Today, I have thought to start compiling my past memories in this blog. In one post, I will try to recall just one event/incident or any special and interesting happening in the last 26 years of my life. From Damak-Bhangbari, where I first cried with unknown reason even before i was dropped on earth, Now, I am here (College Station,TX, USA)with a salient dream to be fulfilled. Could be this a great fortune no one ever got within my paternal family before or a personal achievement with my vast efforts, labor and dedication. Whatever be the analysis underlying my journey to date, I have indeed travelled over a number of paths conflated with their both black and white parts.Of course, I have encountered many situations that confronted me towards a quicksand of impassiveness for short or long. However, I always tried to keep myself on the top discipline to ethically conjure myself into the mainstream of my life-philosophy. As a usual human being, surrounded with huge life events and experiences, I have both positive and negative entities within me....
contd.

Task directions » Please reproduce the blog introduction about recalling past memories word for word, from start to end.

Source information »

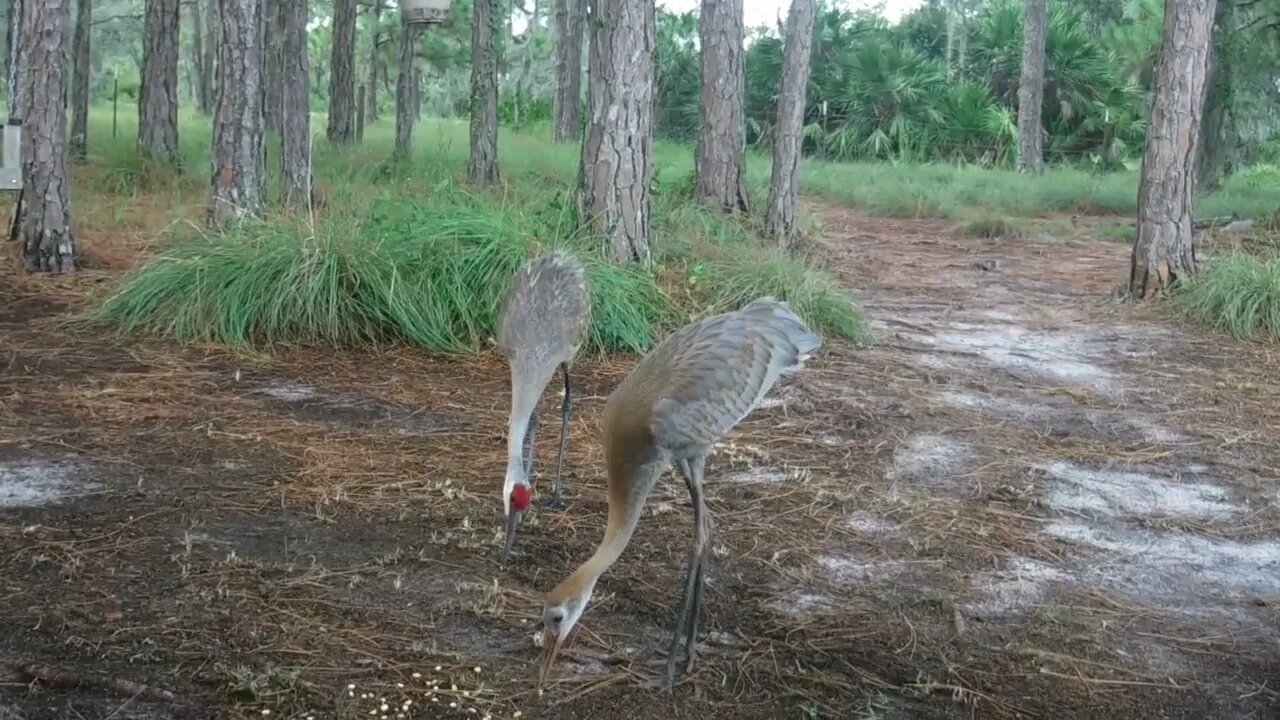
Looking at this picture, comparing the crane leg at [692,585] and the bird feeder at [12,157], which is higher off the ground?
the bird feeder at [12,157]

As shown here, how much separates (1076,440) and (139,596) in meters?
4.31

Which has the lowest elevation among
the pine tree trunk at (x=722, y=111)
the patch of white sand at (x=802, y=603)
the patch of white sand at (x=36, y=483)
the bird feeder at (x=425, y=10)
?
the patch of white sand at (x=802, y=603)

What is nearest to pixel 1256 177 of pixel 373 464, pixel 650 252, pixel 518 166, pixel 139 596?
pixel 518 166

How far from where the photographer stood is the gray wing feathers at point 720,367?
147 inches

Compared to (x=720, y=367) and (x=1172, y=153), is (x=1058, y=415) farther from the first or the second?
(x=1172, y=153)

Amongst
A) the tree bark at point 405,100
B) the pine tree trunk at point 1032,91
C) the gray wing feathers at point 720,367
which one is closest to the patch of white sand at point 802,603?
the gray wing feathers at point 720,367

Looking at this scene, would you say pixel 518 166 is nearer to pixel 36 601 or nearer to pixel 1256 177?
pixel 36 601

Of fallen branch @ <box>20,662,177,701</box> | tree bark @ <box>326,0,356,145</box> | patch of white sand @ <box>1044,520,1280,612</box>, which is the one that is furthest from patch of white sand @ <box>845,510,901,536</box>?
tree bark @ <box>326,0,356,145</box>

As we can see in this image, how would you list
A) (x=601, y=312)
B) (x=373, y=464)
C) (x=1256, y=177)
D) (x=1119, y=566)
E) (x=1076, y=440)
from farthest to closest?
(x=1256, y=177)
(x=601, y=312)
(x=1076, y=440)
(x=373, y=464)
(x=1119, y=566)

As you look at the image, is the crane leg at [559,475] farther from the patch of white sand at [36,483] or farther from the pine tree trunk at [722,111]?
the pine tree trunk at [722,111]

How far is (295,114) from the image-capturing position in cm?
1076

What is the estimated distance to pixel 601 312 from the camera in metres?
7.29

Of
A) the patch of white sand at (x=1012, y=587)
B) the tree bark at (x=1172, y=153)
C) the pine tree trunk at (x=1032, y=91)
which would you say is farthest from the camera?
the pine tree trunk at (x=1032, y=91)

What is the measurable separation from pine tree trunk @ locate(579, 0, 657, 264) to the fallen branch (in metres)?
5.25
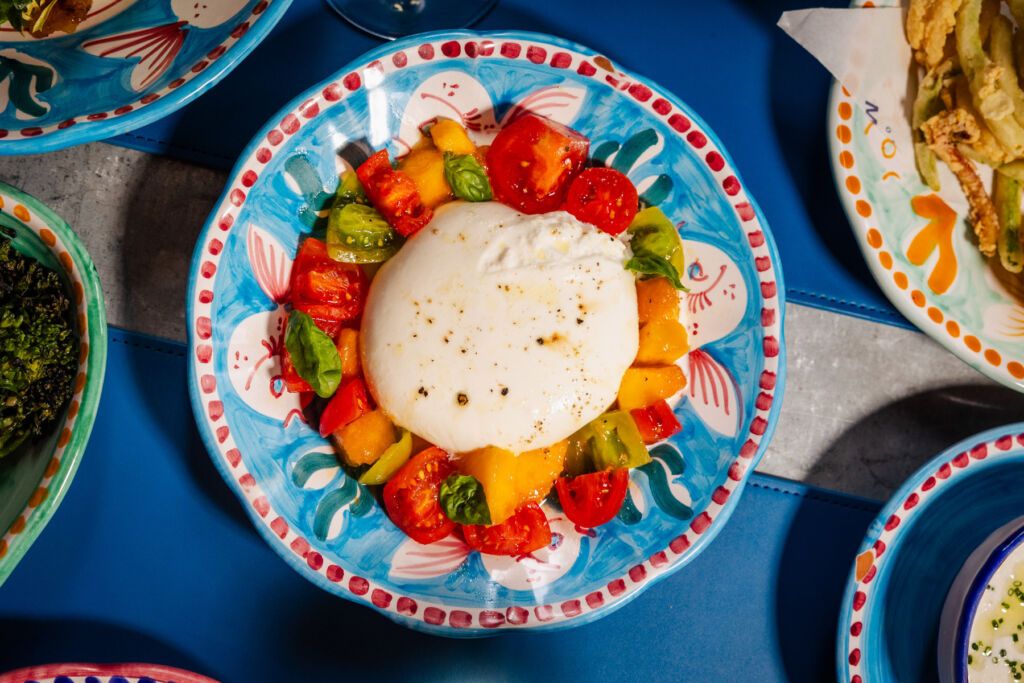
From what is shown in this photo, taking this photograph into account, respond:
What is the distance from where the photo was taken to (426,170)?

Result for this task »
Today, I have thought to start compiling my past memories in this blog. In one post, I will try to recall just one event/incident or any special and interesting happening in the last 26 years of my life. From Damak-Bhangbari, where I first cried with unknown reason even before i was dropped on earth, Now, I am here (College Station,TX, USA)with a salient dream to be fulfilled. Could be this a great fortune no one ever got within my paternal family before or a personal achievement with my vast efforts, labor and dedication. Whatever be the analysis underlying my journey to date, I have indeed travelled over a number of paths conflated with their both black and white parts.Of course, I have encountered many situations that confronted me towards a quicksand of impassiveness for short or long. However, I always tried to keep myself on the top discipline to ethically conjure myself into the mainstream of my life-philosophy. As a usual human being, surrounded with huge life events and experiences, I have both positive and negative entities within me....
contd.